MGX server specification coming soon
In other news about accelerated performance in data centers, NVIDIA has released the MGX server specification. It is a modular reference architecture for system manufacturers working on AI and high performance computing.
“We created MGX to help organizations get started with enterprise AI,” said Kaustubh Sanghani, vice president of GPU products at NVIDIA, in a Press release.
Manufacturers will be able to specify their GPU, DPU, and CPU preferences in the initial base system architecture. MGX is compatible with current and future NVIDIA server form factors, including 1U, 2U, and 4U (air-cooled or liquid-cooled).
SoftBank is currently working on building a data center network in Japan that will use GH200 Superchips and MGX systems for 5G services and generative AI applications.
QCT and Supermicro have adopted MGX and will release it in August.
What will change in data center management?
For businesses, adding high-performance computing or AI to data centers will require changes to physical infrastructure designs and systems. Whether and how much to do so depends on the individual situation. Joe Reele, vice president, solution architects at Schneider Electric, said many large organizations are already preparing their data centers for AI and machine learning.

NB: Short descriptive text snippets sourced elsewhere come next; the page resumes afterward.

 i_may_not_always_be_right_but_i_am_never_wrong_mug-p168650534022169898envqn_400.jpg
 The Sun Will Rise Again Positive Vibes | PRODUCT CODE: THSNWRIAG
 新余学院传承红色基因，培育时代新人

“Power density and heat dissipation are driving this transition,” Reele said in an email to TechRepublic. “Additionally, how the computing kit is designed for AI/ML in white space is also a determining factor when considering the need for things like shorter cables and clustering.”
Enterprise-owned data center operators should decide, based on their business priorities, whether replacing servers and upgrading IT equipment to support generative AI workloads makes sense for them. them, Reele said.

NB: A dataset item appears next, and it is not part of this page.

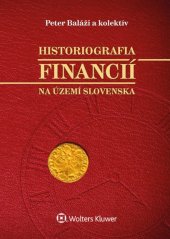 kniha Historiografia financií na území Slovenska, Wolters Kluwer 2016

“Yes, the new servers will be more efficient and more capable in terms of computing power, but operators need to consider things like compute usage, carbon emissions, and of course space, l “power and cooling. While some operators may need to adjust their server infrastructure strategies, many won’t need to make these massive updates in the near term,” he said.
Other NVIDIA news at COMPUTEX
NVIDIA announced a variety of other new AI-based products and services:
- WPP and NVIDIA Omniverse have teamed up to announce a new marketing engine. The content engine will be able to generate videos and images for advertising.
- An intelligent manufacturing platform, Metropolis of Factoriescan create and manage custom quality control systems.
- THE Avatar Cloud Engine (ACE) for games is a foundry service for video game developers. It allows animated characters to use AI for speech generation and animation.